Exercise brief: Can you copy the passage from the slave labor fund article word for word, starting with "Thursday, May 31st" and going on through "of tough negotiations."?

Extract provided:
● ● ●

EXTENDED deadline urged as slave labor fund gears up for first payments

BERLIN (AP) _ With German compensation finally set to reach surviving Nazi-era slave laborers, industry and the government faced a long-simmering problem Thursday: making sure all victims get a chance

Thursday, May 31st 2001, 12:00 am

By: News On 6


BERLIN (AP) _ With German compensation finally set to reach surviving Nazi-era slave laborers, industry and the government faced a long-simmering problem Thursday: making sure all victims get a chance to apply.

Officials from Eastern Europe and the United States urged German lawmakers to extend an Aug. 11 deadline, a day after Parliament voted for the start of payouts from the $4.6 billion fund after more than two years of tough negotiations.

Many of the more than 1 million people forced to work under inhumane conditions for the Nazi war economy live in remote parts of Eastern Europe or in South America, and advocates worry that some who had given up hope will need time to put together the proof needed to receive money.

``There are still a lot of dangers that could follow yesterday's happy solution,'' Poland's ambassador in Berlin, Jerzy Kranz, told German radio.

● ● ●

Data provided:
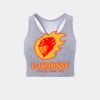 Hacci Sport Tank Top Thumbnail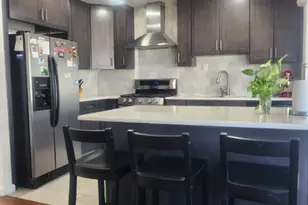 1925 Verona Ave, Linden, NJ 07036 - Photo 7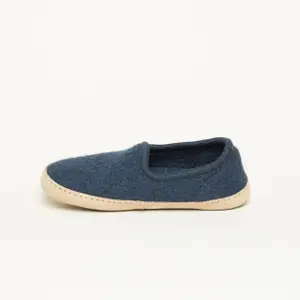 Slippers Gottstein Cheyenne image-1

● ● ●

Response to the exercise:
Thursday, May 31st 2001, 12:00 am

By: News On 6


BERLIN (AP) _ With German compensation finally set to reach surviving Nazi-era slave laborers, industry and the government faced a long-simmering problem Thursday: making sure all victims get a chance to apply.

Officials from Eastern Europe and the United States urged German lawmakers to extend an Aug. 11 deadline, a day after Parliament voted for the start of payouts from the $4.6 billion fund after more than two years of tough negotiations.